Je pense que cela a en partie à voir avec le fait que cette affaire a été médiatisée, puisque Michaela Harte était une célébrité dans son pays. Cela devient, malheureusement, un peu comme un feuilleton. Cela met forcément la pression sur la police, ce qui explique les erreurs, puisqu’elle bâcle l’enquête. Il y a aussi le fait que l’on a paniqué parce que le meurtre de Michaela Harte est devenu comme un crime de lèse-majesté contre l’industrie du tourisme.

? Nadine Dantier, par exemple, n’était pas une célébrité, pourtant la police avait aussi bâclé l’enquête. Avec pour résultat que l’on ne sait toujours pas qui est le coupable !

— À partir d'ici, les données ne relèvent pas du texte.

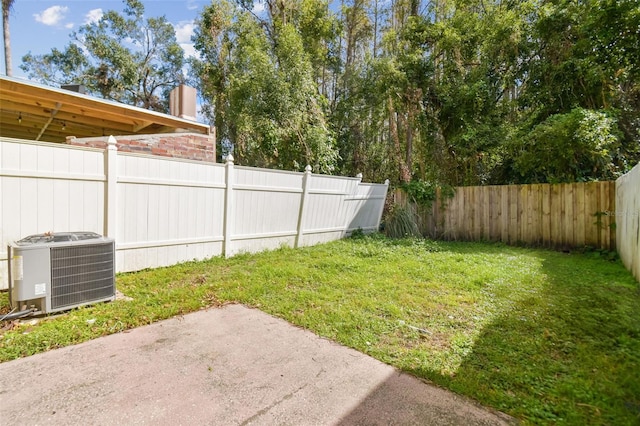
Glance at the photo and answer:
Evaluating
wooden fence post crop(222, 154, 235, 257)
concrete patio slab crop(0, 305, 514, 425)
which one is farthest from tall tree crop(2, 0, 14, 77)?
concrete patio slab crop(0, 305, 514, 425)

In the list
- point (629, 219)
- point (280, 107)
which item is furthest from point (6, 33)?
point (629, 219)

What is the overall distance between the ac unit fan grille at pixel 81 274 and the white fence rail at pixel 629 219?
584 cm

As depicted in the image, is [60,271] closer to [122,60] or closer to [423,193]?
[423,193]

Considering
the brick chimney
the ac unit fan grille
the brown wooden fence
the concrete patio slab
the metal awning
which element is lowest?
the concrete patio slab

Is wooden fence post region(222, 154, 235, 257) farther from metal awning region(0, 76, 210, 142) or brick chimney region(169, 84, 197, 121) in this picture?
brick chimney region(169, 84, 197, 121)

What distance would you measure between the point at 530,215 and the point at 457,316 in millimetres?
4962

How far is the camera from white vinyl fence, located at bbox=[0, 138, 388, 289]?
3.50 meters

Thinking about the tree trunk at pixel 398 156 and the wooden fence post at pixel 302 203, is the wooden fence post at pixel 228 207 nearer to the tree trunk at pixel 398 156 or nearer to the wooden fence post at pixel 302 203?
the wooden fence post at pixel 302 203

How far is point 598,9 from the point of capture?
19.8ft

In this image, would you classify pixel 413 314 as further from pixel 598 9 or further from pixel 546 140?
pixel 598 9

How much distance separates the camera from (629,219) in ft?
13.9

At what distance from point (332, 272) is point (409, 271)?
113cm

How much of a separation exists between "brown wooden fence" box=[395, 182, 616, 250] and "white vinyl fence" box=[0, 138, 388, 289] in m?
3.11

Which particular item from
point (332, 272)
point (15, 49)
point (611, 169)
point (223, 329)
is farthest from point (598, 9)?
point (15, 49)
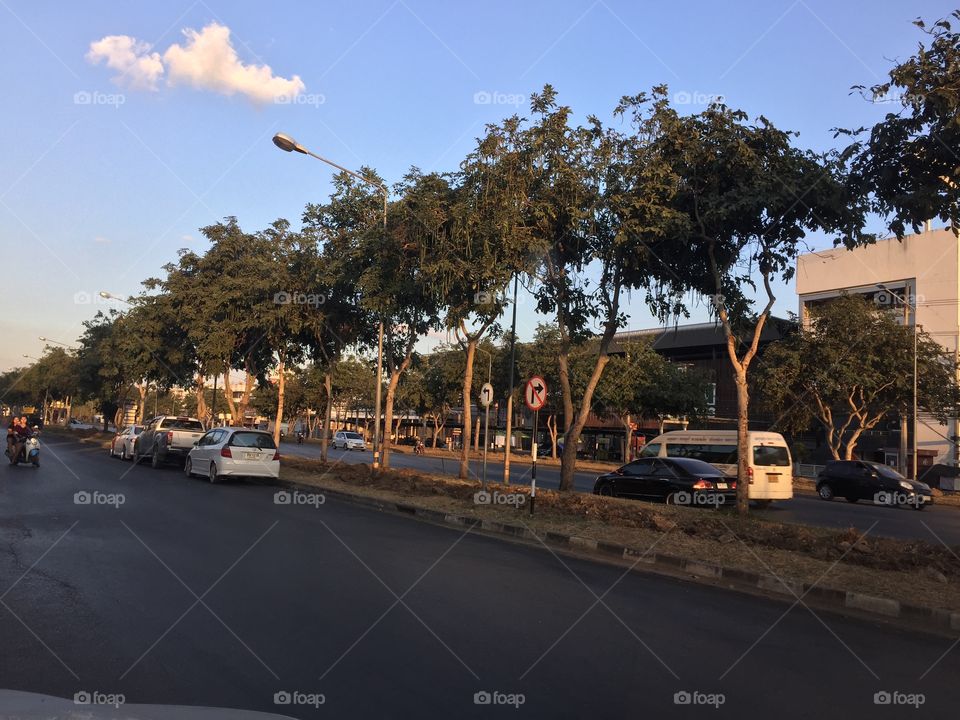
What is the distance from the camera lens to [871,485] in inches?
1044

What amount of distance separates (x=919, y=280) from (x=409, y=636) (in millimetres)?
53947


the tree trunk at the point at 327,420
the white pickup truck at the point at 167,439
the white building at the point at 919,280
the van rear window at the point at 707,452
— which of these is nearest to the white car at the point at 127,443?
the white pickup truck at the point at 167,439

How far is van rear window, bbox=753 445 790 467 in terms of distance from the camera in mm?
19469

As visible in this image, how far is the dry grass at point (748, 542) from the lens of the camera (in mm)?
9156

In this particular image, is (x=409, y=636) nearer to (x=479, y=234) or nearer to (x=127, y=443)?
(x=479, y=234)

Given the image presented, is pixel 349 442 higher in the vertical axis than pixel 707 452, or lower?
lower

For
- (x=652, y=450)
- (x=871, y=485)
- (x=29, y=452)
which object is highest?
(x=652, y=450)

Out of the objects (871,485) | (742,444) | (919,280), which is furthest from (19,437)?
A: (919,280)

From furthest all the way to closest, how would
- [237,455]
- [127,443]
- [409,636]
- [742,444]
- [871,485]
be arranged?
[127,443]
[871,485]
[237,455]
[742,444]
[409,636]

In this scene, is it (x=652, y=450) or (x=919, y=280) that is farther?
(x=919, y=280)

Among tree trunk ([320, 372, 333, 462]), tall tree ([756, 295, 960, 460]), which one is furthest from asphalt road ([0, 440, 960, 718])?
tall tree ([756, 295, 960, 460])

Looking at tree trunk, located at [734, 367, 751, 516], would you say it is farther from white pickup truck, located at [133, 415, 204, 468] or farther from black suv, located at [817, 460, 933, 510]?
white pickup truck, located at [133, 415, 204, 468]

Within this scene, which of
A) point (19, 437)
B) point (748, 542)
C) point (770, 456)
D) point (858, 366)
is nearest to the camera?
point (748, 542)

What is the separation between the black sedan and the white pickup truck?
45.0 ft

C’est vrai et c’est intéressant de mentionner le cas de Nadine Dantier parce qu’il y a des similitudes. Dans ce cas, la police avait aussi envie de boucler son enquête au plus vite. Et des faussetés avaient filtré dans la presse comme quoi l’on avait trouvé le téléphone portable de Nadine Dantier en la possession de Marcelin Azie. Je me souviens avoir pensé que l’enquête semblait avoir été bouclée et être concluante. Alors qu’en vérité, c’était faux. Mais parce que Marcelin Azie avait soi-disant confessé, la police trouve subitement d’autres éléments qui viennent se coller à cette confession.

? La police n’a tiré aucune leçon des affaires Nadine Dantier et Vanessa Lagesse, pour ne citer que celles-là.

Non, aucune. Car l’affaire Vanessa Lagesse était défi nie par la brutalité policière. La torture dont a été victime Bernard Maigrot a été bien documentée. Et, quand il a fait sa supposée confession, c’est en fait ce que la police met dans sa bouche. Or, Martine Desmarais, chez qui Bernard Maigrot était à l’heure du meurtre, a dit qu’elle savait exactement quelle heure il était parce qu’elle venait de réprimander ses enfants qui regardaient une vidéo. Mais cette version ne cadrait pas avec ce que la police voulait et, donc, ils l’ont torturée pour s’assurer que ce qu’elle dirait correspondrait avec ce qu’ils avaient fait dire à Maigrot.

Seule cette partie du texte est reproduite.